- [Data to process]:
══════════

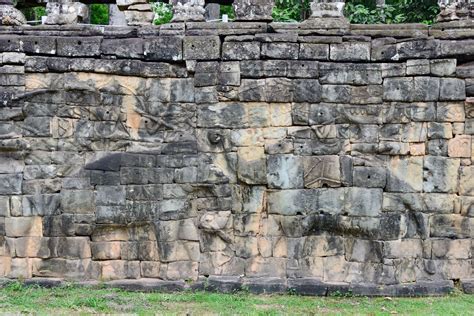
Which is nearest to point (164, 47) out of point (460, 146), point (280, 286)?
point (280, 286)

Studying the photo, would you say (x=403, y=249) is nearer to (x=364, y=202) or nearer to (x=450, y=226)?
(x=450, y=226)

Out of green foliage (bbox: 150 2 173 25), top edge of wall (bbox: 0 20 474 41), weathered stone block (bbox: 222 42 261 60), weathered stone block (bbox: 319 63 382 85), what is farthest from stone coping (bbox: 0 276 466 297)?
green foliage (bbox: 150 2 173 25)

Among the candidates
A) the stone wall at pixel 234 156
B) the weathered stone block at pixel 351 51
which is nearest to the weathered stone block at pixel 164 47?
the stone wall at pixel 234 156

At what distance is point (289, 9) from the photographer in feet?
42.9

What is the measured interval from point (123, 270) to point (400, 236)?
14.2 ft

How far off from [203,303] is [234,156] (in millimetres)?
2248

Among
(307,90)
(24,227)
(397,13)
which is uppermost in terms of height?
(397,13)

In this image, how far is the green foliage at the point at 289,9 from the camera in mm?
12609

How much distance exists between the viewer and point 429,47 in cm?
818

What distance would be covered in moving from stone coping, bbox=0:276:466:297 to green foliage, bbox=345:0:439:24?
6072 mm

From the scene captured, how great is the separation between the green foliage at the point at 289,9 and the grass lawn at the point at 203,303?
693 cm

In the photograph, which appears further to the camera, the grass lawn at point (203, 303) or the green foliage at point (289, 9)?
the green foliage at point (289, 9)

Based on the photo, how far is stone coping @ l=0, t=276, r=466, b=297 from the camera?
26.9 feet

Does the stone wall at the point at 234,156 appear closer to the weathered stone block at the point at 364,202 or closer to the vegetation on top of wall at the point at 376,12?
the weathered stone block at the point at 364,202
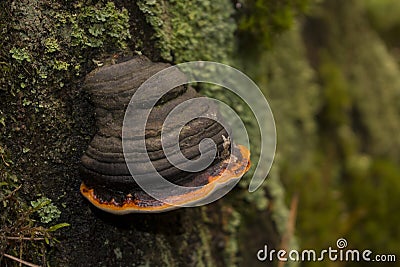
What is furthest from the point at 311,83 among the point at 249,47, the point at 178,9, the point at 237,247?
the point at 178,9

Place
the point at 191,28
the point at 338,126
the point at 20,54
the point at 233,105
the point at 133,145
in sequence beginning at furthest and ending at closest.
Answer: the point at 338,126
the point at 233,105
the point at 191,28
the point at 20,54
the point at 133,145

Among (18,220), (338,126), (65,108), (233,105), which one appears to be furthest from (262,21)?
(338,126)

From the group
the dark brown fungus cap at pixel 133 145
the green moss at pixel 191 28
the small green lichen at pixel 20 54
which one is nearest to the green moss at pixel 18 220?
the dark brown fungus cap at pixel 133 145

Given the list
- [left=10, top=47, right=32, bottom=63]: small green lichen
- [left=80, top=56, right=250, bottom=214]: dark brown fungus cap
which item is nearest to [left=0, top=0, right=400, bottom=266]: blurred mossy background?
[left=10, top=47, right=32, bottom=63]: small green lichen

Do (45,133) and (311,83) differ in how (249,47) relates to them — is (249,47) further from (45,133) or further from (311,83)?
(311,83)

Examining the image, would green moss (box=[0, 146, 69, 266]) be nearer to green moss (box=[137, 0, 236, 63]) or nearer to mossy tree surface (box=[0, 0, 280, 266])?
mossy tree surface (box=[0, 0, 280, 266])

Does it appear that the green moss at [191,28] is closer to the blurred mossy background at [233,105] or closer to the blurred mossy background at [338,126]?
the blurred mossy background at [233,105]

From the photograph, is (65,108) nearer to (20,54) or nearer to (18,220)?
(20,54)
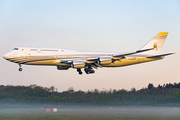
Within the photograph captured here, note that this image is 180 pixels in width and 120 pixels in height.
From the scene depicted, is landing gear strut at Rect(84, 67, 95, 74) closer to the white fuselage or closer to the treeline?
the white fuselage

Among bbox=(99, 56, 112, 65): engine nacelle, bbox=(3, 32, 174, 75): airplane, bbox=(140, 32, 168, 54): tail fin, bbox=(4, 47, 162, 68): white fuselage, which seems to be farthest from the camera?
bbox=(140, 32, 168, 54): tail fin

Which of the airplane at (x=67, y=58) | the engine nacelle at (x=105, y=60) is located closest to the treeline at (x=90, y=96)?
the airplane at (x=67, y=58)

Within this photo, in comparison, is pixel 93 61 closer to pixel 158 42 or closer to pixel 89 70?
pixel 89 70

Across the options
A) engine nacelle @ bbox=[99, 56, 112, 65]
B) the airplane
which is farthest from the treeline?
engine nacelle @ bbox=[99, 56, 112, 65]

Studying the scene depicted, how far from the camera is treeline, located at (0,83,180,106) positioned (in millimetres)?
68500

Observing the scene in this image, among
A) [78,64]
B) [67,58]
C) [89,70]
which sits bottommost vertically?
[89,70]

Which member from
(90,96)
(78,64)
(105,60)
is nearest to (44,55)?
(78,64)

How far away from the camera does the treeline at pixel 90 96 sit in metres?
68.5

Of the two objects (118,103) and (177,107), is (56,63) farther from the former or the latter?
(177,107)

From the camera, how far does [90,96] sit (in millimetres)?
70875

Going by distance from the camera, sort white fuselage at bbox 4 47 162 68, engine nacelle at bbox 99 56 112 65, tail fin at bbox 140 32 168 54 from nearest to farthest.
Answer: white fuselage at bbox 4 47 162 68
engine nacelle at bbox 99 56 112 65
tail fin at bbox 140 32 168 54

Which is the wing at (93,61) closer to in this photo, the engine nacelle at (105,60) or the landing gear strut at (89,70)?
the engine nacelle at (105,60)

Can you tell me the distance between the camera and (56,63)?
2106 inches

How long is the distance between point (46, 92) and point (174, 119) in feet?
119
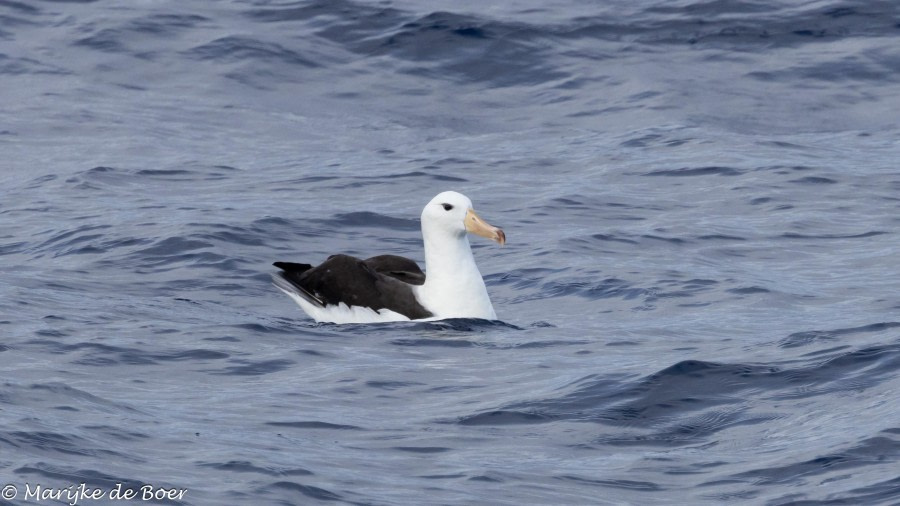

══════════

Rewrite the entire listing, replacing "photographer" with "observer" and leaving everything else unchanged. Omit the pictures.

- [Solution to this task]:
Which is nearest to point (164, 47) out of point (460, 146), point (280, 286)?
point (280, 286)

Studying the photo, would you say (x=403, y=249) is nearer to (x=364, y=202) or nearer to (x=450, y=226)?
(x=450, y=226)

Out of green foliage (bbox: 150 2 173 25), top edge of wall (bbox: 0 20 474 41), weathered stone block (bbox: 222 42 261 60), weathered stone block (bbox: 319 63 382 85), what is farthest from stone coping (bbox: 0 276 466 297)?
green foliage (bbox: 150 2 173 25)

Among the candidates
A) the stone wall at pixel 234 156
B) the weathered stone block at pixel 351 51
which is nearest to the weathered stone block at pixel 164 47?
the stone wall at pixel 234 156

At what distance is point (289, 9) from the observer in feet?
42.9

What is the measured interval from point (123, 270) to point (400, 236)?
14.2 ft

How far off from [203,303] is [234,156] (in millimetres)?
2248

Among
(307,90)
(24,227)
(397,13)
which is uppermost in terms of height?
(397,13)

In this image, how far is the green foliage at the point at 289,9 from the camera in mm?
12609

How much distance exists between the viewer and point 429,47 in cm?
818

What distance would be covered in moving from stone coping, bbox=0:276:466:297 to green foliage, bbox=345:0:439:24?
6072 mm

From the scene captured, how great is the separation between the green foliage at the point at 289,9 and the grass lawn at the point at 203,303?
693 cm

In the photograph, which appears further to the camera, the grass lawn at point (203, 303) or the green foliage at point (289, 9)?
the green foliage at point (289, 9)

Based on the photo, how far is stone coping @ l=0, t=276, r=466, b=297 from the camera?
26.9 feet

Does the stone wall at the point at 234,156 appear closer to the weathered stone block at the point at 364,202 or closer to the vegetation on top of wall at the point at 376,12?
the weathered stone block at the point at 364,202
What is furthest from the point at 311,83 among the point at 249,47, the point at 178,9, the point at 237,247?
the point at 178,9

Place
the point at 191,28
the point at 338,126
the point at 20,54
the point at 233,105
the point at 133,145
in sequence beginning at furthest and ending at closest.
Answer: the point at 338,126
the point at 233,105
the point at 191,28
the point at 20,54
the point at 133,145

Among (18,220), (338,126), (65,108), (233,105), which one appears to be furthest from (262,21)?
(338,126)

From the group
the dark brown fungus cap at pixel 133 145
the green moss at pixel 191 28
the small green lichen at pixel 20 54
which one is nearest to the green moss at pixel 18 220?
the dark brown fungus cap at pixel 133 145

Given the list
- [left=10, top=47, right=32, bottom=63]: small green lichen
- [left=80, top=56, right=250, bottom=214]: dark brown fungus cap
which item is nearest to [left=0, top=0, right=400, bottom=266]: blurred mossy background?
[left=10, top=47, right=32, bottom=63]: small green lichen

Do (45,133) and (311,83) differ in how (249,47) relates to them — is (249,47) further from (45,133) or further from (311,83)?
(311,83)

Examining the image, would green moss (box=[0, 146, 69, 266]) be nearer to green moss (box=[137, 0, 236, 63]) or nearer to mossy tree surface (box=[0, 0, 280, 266])?
mossy tree surface (box=[0, 0, 280, 266])

Does it appear that the green moss at [191,28] is closer to the blurred mossy background at [233,105] or closer to the blurred mossy background at [338,126]?
the blurred mossy background at [233,105]

From the photograph, is (65,108) nearer to (20,54) or nearer to (18,220)?
(20,54)
Within the photograph captured here, note that this image is 180 pixels in width and 120 pixels in height.
From the scene depicted, is landing gear strut at Rect(84, 67, 95, 74) closer to the white fuselage or closer to the treeline?
the white fuselage

Among bbox=(99, 56, 112, 65): engine nacelle, bbox=(3, 32, 174, 75): airplane, bbox=(140, 32, 168, 54): tail fin, bbox=(4, 47, 162, 68): white fuselage, which seems to be farthest from the camera?
bbox=(140, 32, 168, 54): tail fin

Which of the airplane at (x=67, y=58) | the engine nacelle at (x=105, y=60) is located closest to the treeline at (x=90, y=96)?
the airplane at (x=67, y=58)

Within this photo, in comparison, is pixel 93 61 closer to pixel 158 42 or closer to pixel 89 70?
pixel 89 70

Across the options
A) engine nacelle @ bbox=[99, 56, 112, 65]
B) the airplane
which is farthest from the treeline?
engine nacelle @ bbox=[99, 56, 112, 65]

Studying the scene depicted, how far from the camera is treeline, located at (0,83,180,106) positioned (in millimetres)?
68500

Observing the scene in this image, among
A) [78,64]
B) [67,58]
C) [89,70]
which sits bottommost vertically?
[89,70]

Which member from
(90,96)
(78,64)
(105,60)
is nearest to (44,55)?
(78,64)

How far away from the camera does the treeline at pixel 90 96 sit in metres?
68.5

Of the two objects (118,103) and (177,107), is (56,63) farther from the former or the latter?
(177,107)

From the camera, how far does [90,96] sit (in millimetres)?
70875

Going by distance from the camera, sort white fuselage at bbox 4 47 162 68, engine nacelle at bbox 99 56 112 65, tail fin at bbox 140 32 168 54 from nearest to farthest.
Answer: white fuselage at bbox 4 47 162 68
engine nacelle at bbox 99 56 112 65
tail fin at bbox 140 32 168 54

Which is the wing at (93,61) closer to in this photo, the engine nacelle at (105,60) or the landing gear strut at (89,70)?
the engine nacelle at (105,60)

Can you tell me the distance between the camera and (56,63)?
2106 inches

How long is the distance between point (46, 92) and point (174, 119) in feet?
119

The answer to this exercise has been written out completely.